Ocurrió este miércoles en la cárcel del buen pastor en desamparados.

Las mujeres disputaban el dominio de uno de los ámbitos, luego de que la líder fuera ubicada en otro sitio.

Tras la alerta por el incidente, las oficiales tomaron el control sin mayores consecuencias.

En una sala un grupo de oficiales de la Policía Penitenciaria sigue de cerca los movimientos de 7.000 reclusos.

Hace dos semanas quedó registrado el momento en que uno de los reos era sacado del ámbito de mínima seguridad, luego de ser agredido con un arma blanca.

Entre la misma población y el personal carcelario, trataron de auxiliar a la víctima quien falleció poco después.

Los equipos de vigilancia han sido posible ubicarlos gracias a convenios del Ministerio de Justicia con la embajada de Estados Unidos y también con recursos propios.

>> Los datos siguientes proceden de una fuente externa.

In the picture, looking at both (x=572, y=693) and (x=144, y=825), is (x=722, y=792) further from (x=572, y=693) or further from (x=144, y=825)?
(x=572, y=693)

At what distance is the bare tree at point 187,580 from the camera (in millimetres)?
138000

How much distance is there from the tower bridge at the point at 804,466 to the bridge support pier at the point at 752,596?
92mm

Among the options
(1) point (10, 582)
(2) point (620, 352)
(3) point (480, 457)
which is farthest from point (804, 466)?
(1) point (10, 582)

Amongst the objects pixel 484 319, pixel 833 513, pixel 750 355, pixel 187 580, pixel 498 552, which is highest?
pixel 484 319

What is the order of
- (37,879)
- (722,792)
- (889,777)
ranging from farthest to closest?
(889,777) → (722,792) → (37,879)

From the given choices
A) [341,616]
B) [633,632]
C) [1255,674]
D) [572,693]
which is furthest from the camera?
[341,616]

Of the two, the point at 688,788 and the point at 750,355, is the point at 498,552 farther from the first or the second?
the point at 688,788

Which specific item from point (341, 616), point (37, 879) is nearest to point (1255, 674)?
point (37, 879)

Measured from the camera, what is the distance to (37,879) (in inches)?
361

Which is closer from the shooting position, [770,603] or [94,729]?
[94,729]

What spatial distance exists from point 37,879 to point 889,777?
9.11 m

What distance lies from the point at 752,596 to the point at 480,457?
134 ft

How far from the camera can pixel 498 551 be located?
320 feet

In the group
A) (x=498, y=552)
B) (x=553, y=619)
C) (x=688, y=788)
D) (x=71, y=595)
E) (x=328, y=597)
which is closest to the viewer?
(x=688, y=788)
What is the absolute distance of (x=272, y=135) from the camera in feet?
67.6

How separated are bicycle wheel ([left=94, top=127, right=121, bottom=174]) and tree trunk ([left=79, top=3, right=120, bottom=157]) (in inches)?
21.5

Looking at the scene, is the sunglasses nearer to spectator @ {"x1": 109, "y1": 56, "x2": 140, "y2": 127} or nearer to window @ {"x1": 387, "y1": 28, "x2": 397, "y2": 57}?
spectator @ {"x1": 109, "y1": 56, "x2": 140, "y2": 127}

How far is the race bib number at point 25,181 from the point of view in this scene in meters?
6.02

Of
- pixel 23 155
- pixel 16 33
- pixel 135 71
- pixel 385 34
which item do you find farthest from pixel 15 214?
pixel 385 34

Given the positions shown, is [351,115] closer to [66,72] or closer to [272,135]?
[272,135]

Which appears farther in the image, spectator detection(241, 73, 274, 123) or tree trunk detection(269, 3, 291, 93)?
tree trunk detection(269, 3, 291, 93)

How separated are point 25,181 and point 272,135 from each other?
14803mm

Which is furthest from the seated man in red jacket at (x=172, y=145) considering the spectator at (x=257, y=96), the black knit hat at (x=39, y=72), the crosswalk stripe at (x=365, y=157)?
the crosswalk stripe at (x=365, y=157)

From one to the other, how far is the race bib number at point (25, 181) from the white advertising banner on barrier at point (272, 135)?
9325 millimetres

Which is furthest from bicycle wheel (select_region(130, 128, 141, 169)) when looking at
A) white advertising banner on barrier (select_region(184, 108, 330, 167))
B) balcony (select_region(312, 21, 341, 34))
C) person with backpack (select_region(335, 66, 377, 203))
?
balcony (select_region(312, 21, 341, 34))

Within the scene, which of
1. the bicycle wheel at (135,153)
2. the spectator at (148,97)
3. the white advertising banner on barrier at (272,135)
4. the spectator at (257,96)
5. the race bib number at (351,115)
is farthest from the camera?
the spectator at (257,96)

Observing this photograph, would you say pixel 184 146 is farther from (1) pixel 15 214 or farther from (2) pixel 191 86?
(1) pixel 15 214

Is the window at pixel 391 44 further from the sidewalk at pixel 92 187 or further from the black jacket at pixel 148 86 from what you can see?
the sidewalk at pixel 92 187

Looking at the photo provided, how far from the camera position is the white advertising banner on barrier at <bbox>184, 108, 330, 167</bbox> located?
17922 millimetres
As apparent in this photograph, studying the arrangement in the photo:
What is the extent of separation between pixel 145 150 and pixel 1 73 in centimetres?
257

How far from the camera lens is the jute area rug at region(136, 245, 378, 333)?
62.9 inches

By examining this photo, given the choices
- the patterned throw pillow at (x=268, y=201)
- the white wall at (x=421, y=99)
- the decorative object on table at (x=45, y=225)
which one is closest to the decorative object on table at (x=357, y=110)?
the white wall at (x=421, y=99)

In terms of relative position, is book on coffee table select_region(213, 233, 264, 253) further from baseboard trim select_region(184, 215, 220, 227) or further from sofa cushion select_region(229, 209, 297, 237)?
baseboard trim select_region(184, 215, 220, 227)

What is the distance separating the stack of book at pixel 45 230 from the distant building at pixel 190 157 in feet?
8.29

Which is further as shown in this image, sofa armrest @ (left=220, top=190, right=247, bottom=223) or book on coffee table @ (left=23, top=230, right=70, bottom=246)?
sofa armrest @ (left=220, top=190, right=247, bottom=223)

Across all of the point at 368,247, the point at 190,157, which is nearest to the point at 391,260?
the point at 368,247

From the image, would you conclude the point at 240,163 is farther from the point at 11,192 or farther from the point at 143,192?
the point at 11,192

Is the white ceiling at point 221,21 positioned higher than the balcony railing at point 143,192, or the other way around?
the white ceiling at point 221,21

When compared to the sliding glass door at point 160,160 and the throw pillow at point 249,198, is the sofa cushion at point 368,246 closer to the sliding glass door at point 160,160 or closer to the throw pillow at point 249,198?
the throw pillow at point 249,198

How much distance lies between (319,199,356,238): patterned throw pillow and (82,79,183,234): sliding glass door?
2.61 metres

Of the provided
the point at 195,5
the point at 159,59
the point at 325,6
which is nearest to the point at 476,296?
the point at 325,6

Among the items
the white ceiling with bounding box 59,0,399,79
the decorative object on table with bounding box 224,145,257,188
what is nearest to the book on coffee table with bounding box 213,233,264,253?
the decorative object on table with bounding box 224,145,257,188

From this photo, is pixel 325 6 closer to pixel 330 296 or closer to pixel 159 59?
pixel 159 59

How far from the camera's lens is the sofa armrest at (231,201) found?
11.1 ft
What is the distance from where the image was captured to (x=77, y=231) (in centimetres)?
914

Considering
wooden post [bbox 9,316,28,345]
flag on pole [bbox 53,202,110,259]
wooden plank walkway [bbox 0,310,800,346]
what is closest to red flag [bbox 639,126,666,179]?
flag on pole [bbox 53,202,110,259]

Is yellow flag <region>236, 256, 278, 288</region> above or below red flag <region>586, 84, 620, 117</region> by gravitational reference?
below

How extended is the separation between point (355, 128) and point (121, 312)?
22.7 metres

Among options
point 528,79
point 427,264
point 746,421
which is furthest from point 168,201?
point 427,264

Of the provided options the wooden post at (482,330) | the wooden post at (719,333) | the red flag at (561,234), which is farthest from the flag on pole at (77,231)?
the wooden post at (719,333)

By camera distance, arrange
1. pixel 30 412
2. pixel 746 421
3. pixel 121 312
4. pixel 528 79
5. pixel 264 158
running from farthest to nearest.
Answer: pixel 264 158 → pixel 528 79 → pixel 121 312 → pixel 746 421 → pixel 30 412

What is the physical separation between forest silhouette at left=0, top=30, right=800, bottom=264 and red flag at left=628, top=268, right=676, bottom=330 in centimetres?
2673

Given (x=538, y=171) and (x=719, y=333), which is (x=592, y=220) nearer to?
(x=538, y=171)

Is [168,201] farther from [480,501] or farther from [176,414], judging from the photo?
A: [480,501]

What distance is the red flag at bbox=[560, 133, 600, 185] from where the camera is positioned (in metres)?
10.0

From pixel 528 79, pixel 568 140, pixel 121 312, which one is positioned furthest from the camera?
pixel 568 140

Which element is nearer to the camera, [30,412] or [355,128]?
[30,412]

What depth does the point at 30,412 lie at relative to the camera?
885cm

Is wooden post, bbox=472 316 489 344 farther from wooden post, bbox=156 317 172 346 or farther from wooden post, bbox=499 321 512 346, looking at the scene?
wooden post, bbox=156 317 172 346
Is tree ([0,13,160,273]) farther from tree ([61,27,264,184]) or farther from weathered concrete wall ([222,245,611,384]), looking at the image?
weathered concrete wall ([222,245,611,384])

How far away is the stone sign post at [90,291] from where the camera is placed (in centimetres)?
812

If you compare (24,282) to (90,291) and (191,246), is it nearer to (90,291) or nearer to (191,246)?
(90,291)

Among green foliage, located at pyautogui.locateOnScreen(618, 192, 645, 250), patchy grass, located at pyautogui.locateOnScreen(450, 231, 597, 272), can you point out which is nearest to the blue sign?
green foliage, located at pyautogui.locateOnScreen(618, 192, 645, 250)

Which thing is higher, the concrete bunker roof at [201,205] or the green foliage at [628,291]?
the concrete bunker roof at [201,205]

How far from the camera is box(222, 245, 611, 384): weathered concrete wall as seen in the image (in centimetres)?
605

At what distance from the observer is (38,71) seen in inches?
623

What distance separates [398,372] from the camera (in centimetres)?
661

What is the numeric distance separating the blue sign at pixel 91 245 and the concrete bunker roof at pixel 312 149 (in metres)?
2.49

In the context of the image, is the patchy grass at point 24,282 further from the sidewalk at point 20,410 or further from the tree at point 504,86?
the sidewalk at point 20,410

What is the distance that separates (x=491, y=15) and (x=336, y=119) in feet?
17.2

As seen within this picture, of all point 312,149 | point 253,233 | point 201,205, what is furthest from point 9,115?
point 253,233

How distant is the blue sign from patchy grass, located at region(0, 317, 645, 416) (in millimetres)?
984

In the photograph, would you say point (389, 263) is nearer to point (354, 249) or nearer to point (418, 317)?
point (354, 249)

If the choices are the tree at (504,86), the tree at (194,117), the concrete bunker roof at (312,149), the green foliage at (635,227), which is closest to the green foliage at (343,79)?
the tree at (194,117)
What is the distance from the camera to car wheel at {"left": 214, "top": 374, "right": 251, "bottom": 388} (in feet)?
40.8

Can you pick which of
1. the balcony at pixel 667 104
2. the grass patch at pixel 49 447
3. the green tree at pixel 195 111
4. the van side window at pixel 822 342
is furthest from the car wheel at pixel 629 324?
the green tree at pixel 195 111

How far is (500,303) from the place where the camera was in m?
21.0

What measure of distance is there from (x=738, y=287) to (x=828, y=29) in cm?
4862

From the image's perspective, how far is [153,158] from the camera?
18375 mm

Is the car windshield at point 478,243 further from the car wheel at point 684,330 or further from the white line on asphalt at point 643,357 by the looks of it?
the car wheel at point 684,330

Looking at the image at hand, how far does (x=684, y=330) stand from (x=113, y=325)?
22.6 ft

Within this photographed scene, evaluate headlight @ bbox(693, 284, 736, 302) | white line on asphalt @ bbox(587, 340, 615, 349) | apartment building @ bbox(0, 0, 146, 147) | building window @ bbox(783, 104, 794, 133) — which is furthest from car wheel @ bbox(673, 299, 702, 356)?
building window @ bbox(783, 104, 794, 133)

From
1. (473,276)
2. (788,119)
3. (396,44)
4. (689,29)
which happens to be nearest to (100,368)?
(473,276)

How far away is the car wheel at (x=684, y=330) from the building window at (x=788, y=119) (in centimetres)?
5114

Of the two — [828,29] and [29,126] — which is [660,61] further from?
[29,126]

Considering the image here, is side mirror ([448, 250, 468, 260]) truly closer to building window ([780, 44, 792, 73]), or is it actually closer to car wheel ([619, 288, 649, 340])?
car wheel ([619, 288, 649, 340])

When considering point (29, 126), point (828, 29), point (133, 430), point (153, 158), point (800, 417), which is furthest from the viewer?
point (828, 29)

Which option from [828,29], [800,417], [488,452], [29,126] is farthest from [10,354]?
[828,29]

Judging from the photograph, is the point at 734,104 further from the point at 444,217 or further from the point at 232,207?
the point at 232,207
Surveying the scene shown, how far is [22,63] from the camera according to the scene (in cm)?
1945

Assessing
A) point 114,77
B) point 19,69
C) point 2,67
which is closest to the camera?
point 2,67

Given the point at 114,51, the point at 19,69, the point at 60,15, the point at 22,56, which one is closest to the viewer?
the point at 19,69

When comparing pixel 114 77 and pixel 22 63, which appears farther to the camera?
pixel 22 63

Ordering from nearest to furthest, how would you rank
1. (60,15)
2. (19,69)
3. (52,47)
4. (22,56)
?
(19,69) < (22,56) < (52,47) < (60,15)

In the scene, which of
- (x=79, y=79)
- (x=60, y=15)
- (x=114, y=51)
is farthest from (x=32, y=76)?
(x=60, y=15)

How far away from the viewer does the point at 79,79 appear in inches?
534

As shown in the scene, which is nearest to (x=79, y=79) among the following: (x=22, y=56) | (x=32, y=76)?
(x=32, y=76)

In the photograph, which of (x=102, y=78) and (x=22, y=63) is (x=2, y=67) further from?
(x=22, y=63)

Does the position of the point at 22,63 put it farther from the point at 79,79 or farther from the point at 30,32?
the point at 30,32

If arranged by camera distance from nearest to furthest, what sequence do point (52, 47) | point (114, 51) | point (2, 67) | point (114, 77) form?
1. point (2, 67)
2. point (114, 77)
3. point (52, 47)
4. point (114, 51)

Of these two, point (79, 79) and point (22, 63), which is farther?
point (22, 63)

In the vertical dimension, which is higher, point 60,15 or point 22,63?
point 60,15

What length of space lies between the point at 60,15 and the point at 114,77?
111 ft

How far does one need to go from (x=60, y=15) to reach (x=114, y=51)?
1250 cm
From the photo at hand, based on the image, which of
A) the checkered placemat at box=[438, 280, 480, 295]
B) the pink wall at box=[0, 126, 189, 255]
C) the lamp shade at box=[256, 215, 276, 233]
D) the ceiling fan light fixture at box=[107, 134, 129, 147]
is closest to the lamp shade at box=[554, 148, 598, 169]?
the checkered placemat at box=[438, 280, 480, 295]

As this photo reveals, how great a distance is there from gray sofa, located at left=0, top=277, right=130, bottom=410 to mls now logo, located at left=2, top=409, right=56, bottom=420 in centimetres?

La Reforma, el Centro Penal Juvenil, la Cárcel de Limón, la de Liberia, en Pérez Zeledón y el Buen Pastor, son las cárceles en donde opera este sistema.

El área de máxima seguridad es uno de los principales puntos de control.

Ahí se aprecia el momento en que los agentes detectan que en un paquete intentaron meter un celular a ese restringido recinto.

Hasta hace unos meses, las denuncias por abusos de autoridad eran de entre 40 y 50 al mes, pero, según las autoridades de Adaptación Social, tras la colocación de cámaras bajaron casi a cero.

Estos ojos electrónicos también se usan para controlar a quienes ingresan a las cárceles y los artículos que meten o intentan meter.

Fue así como detectaron que, en un gallo pinto, los frijoles eran bolitas de marihuana pintadas de negro.

También entre pejibayes ocultaron droga y en unos palitos de queso, el relleno era marihuana al igual que en un pollo asado.

Las personas que intentan cometer estas acciones ilegales quedan registradas en las cámaras y se les sigue causas penales.